What is Native American art?
The main objective of this article is to supply the reader a review of Native American art and craft and what it includes. At the closure of this article, the viewer should be capable to define the phrases Native American Art, pre-Columbian, post contact, paleoindian, and archaic.
The phrase Native American Art refers to the artwork developed by the ancient ancestors of what is presently regarded as North, South, and Central America. This may also include art that is known as pre-Columbian, which means it was developed before Columbus and Europeans got to America, or it could be referred to as colonial or post contact if it was produced after Europeans came in contact with Native Americans.
The earliest known peoples of North America are called the Paleo-indians or Paleo-Americans. From the Paleoindian people, there are three main traditions: The Clovis Culture, the Folsom Culture, and the Late Paleoindians or Plano Culture.

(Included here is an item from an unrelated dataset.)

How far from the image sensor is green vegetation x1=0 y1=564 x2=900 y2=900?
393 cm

Paleoindians are the forefathers of present day Native Americans. Stone tools are the most well-known examples of man-made art or artifacts from indigenous America. Hand-created rock spears could have assisted hunters to kill and catch giant wildlife called megafauna such as mammoth or bison.

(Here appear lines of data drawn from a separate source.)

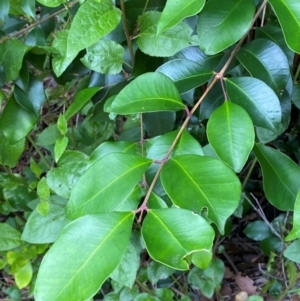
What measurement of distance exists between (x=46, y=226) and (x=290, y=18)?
0.67 meters

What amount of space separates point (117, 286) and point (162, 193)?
0.43 m

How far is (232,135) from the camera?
59cm

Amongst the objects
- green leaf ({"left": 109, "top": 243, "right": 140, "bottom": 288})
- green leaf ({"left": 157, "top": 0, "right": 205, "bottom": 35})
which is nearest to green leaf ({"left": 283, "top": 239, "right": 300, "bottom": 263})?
green leaf ({"left": 109, "top": 243, "right": 140, "bottom": 288})

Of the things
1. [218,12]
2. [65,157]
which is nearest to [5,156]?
[65,157]

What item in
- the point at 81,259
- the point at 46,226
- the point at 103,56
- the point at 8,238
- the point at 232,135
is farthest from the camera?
the point at 8,238

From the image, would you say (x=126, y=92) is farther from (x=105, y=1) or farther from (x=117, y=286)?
(x=117, y=286)

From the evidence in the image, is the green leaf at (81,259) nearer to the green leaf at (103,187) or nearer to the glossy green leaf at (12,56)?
the green leaf at (103,187)

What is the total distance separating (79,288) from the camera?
1.54 ft

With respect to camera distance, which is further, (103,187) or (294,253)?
(294,253)

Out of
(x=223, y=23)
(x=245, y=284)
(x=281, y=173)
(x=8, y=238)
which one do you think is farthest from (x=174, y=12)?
(x=245, y=284)

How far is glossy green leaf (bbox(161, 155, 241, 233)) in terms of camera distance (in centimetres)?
53

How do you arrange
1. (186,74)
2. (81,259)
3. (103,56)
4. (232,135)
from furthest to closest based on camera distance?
1. (103,56)
2. (186,74)
3. (232,135)
4. (81,259)

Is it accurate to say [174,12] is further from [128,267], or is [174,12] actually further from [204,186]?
[128,267]

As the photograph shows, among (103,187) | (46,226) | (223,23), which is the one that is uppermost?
(223,23)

The Archaic period followed the late paleoindian phase beginning in around 7000 BC.
The Archaic period ended at different moments all over the Americas, based on when each group took up agriculture as a means of survival. In the southwest section of northern America, three particular civilizations developed which relied on agriculture for subsistence, the Mogollon, Anasazi and Hohokam.
In eastern north America, the Archaic period finished and following cultures included the Adena of what is now Ohio and also the Hopewell cultures. The Adena and Hopewell were among the mound-building civilizations who created such effigies as the serpent mound and carvings from copper, mica, and clay.
Between about AD 750 and 1500, several pre-Columbian societies flourished in what is now the Tennessee and Mississippi river valleys. These groups are together known as the Mississippian cultures. The distinctive works of art of the Mississippian cultures were huge plateau mounds surrounded by plazas, which were the foundation for the biggest ancient American society in North America, labeled Cahokia. Other items from the Mississippian cultures include signature pottery and repousse copper sculptures.
At around 1500 AD, the pre-Columbian period finished and the post contact or colonial period started for some societies. For other people, it took a lot longer to come into contact with Europeans.